14.5. Accessing Collections with Indices

Any collection can generate an Index that can be used to access its members. The command to create an Index for a given collection is begin:. The type of Index created by a collection depends on the type of collection being indexed. If one desires an index of randomly shuffled members of a collection, then beginPermuted: is the necessary command.

An Index object will understand messages like get, which will return the object at which the Index is currently positioned, next, which will move the Index object to the next object in the collection and return that object, and findNext: objectName, which will cause the Index object to search forward into the collection until it finds an object that is the same as objectName.
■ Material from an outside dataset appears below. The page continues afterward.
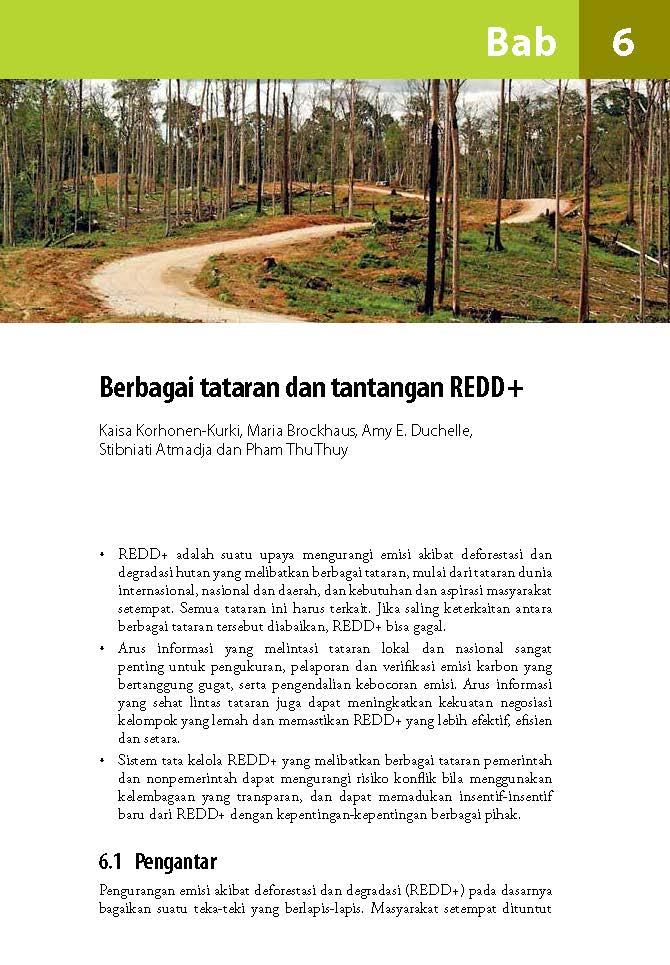 Berbagai tataran dan tantangan REDD+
The usage of indexes can make some code work more smoothly. For example, as we noted in our discussion of Lists, the Index can be used to orchestrate the repetitive processing of a List object in the following way:

id aCollection;
id <Index> index;
aCollection = [List create: [self getZone]];
index =  [aCollection begin: [self getZone]];5

while( (anObject=[index next]) != nil )
  //write code that does something to anObject

This code will cycle through the List. Because the Index object remembers its position in the List, the processing is efficient in the sense that the next command causes just one step to be taken. This is a sharp contrast with the usage of collections methods like [aCollection atOffset: i], which cause the List to begin at the beginning and count up to the ith object.

Perhaps the most significant advantage of indices is that they can be used manage collections. If items are removed from a collection by its Index object, then the Index object is automatically kept up to date. On the other hand, if items are removed directly by collections methods, such as [aCollection remove: thisObject], then the indexes that had been previously created for that List will be damaged and they must be dropped and recreated. On the other hand, if an Index is positioned on the desired member, and then the index is told to remove that object, then the change will be made in the collection and the index will automatically be adjusted.

In order to make an index remove objects correctly, the fundamental problem is to correctly position the index within the collection. To make an index object reposition itself at the beginning of the collection, the command [index setLoc: Start] can be used. Index objects can be manually positioned with methods like [index findNext: targetObject] or [setOffset: i]. These will, respectively, move to the next object which, according to the comparison function, matches the target object, or move the index to the ith object in the collection. Once the index is positioned, then the object can be removed with [index remove].

The Swarm List class creates Index objects that have more functionality than the other classes. The Index of a List class collection can be used to insert objects as well as delete them. For example, [index addAfter: newObject] can set a new object into a collection after the object currently under the index. The addition of objects by the index is not allowed in Swarm Arrays or Maps because of the internal structure of those classes.